## STATED EXERCISE 1
Say whether each statement agrees with the passage on evaluating text to speech: (a) judges in SMOS studies rate paired audios on a five-point scale; (b) a good custom neural voice should reach an SMOS higher than 4.5; (c) the MOS gap between a custom neural voice and a human recording is expected to be no more than 0.5. Answer yes or no for each, quoting the words of the passage that decide it.
## STATED EXERCISE 2
Carry on the passage on evaluating text to speech, picking up after its final sentence.

Evaluation of text to speech

Evaluation methods

Some commonly used metrics for evaluating text to speech overall system performance include:

  • Mean opinion score (MOS) gap with human recording: usually used to compare the quality of the text to speech voice model against a human recording. The quality of a voice model created by custom neural voice compared to that of a human recording is expected to be close, with a gap of no more than 0.5 in the MOS score.
  • For custom neural voice, you also can use Similarity MOS (SMOS) to measure how similar the custom voice sounds compared to the original human recordings. With SMOS studies, judges are asked to listen to a set of paired audios, one generated using the custom voice, the other from the original human recordings in the training data, and rate if the two audios in each pair are spoken by the same person, using a five-point scale (1 being the lowest, 5 the highest). The average score is reported as the SMOS score. We recommend that a good custom neural voice should achieve an SMOS higher than 4.0.
  • Besides measuring naturalness with MOS and SMOS, you can also assess the intelligibility of the voice model by checking the pronunciation accuracy of the generated speech. This is done by having judges listen to a set of testing samples, determining whether they can understand the meaning and indicate any words that were unintelligible to them. Intelligibility rate is calculated using the percentage of the correctly intelligible words among the total number of words tested (i.e., the number of intelligible words/the total number of words tested * 100%). Normally a usable text to speech engine needs to reach a score of > 98% for intelligibility.

## INFORMATION GIVEN
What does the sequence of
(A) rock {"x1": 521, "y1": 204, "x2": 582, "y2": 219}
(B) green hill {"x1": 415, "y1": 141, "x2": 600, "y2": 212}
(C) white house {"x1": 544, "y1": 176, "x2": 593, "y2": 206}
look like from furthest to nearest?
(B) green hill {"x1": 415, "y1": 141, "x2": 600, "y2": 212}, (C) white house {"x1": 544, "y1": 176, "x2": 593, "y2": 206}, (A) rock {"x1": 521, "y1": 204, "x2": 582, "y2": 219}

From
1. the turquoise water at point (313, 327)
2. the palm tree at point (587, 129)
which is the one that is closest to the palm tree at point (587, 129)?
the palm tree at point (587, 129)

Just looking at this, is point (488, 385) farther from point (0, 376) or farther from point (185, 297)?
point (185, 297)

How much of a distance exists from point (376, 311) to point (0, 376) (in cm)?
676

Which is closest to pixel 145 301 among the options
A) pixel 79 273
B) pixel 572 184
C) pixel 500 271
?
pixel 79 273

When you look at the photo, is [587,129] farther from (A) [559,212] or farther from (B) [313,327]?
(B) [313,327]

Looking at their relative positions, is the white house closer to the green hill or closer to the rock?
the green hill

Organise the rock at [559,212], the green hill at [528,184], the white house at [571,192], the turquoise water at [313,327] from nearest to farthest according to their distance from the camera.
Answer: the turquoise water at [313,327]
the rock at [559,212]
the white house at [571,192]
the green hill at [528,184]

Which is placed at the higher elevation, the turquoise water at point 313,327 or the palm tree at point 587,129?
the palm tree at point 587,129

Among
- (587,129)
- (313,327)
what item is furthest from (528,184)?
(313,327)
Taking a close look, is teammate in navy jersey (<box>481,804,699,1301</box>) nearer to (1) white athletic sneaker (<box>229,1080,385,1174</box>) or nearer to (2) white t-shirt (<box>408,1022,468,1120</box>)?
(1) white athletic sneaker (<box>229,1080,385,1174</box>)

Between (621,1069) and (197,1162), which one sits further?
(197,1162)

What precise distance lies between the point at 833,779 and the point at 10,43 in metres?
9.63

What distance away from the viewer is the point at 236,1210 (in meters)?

## ANSWER 1
(a) Yes: "using a five-point scale (1 being the lowest, 5 the highest)."
(b) No: "We recommend that a good custom neural voice should achieve an SMOS higher than 4.0."
(c) Yes: "is expected to be close, with a gap of no more than 0.5 in the MOS score."

## ANSWER 2
Evaluation results

Text to speech consistently delivers high-quality and natural-sounding synthesized speech, meeting the requirements of diverse industries and domains. Our evaluations include extensive testing of the system's training and test data, ensuring that it represents the intended uses and operational factors encountered in real-world scenarios, as well as testing samples of synthesized speech outputs.

The evaluation results have influenced decisions about the constraints in the system's design, such as the maximum case size and the minimum amount of training data required. By analyzing the performance of the system across different data sets, settings, and parameters, appropriate constraints have been set to optimize the system's behavior, reliability, and safety.

While the evaluation covers a wide range of use cases, it is important to note that the results are generalizable to some extent across use cases that were not directly part of the evaluation. The robustness and performance of the system provides confidence in its ability to handle various scenarios, including those that may not have been explicitly tested.

Here are some recommended tests and score ranges based on our experience:

Measurement Definition How it is calculated Recommended text size Recommended score
MOS Mean opinion score of the quality of the audios Average of the rating scores of each judge on each audio > 30 generated audios > 4.0 (normally requires the MOS of the human recording is higher than 4.5)
MOS gap The MOS score difference between human recordings and the generated audios The MOS score on the human recordings minus the MOS score on the generated audios > 10 human recordings, > 30 generated audios, > 20 judges on each audio < 0.5
SMOS The similarity of the generated audios to the human recordings Average of the rating scores of the similarity level on each pair of audios > 40 pairs, > 20 judges on each pair > 4.0, > 3.5 (secondary language)
Intelligibility The pronunciation accuracy of the generated speech at the word level Percentage of the correctly intelligible words among the total number of words tested > 60 generated audios, > 10 judges on each audio > 98%

Evaluating and integrating text to speech for your use

Below are some best practices to help you responsibly integrate text to speech features into your use cases.

Disclose when the voice is synthetic

Disclosing that a voice is computer generated not only minimizes the risk of harmful outcomes from deception but also increases trust in the organization delivering the voice. Learn more about how to disclose.

Microsoft requires its customers to disclose the synthetic nature of text to speech voices to its users.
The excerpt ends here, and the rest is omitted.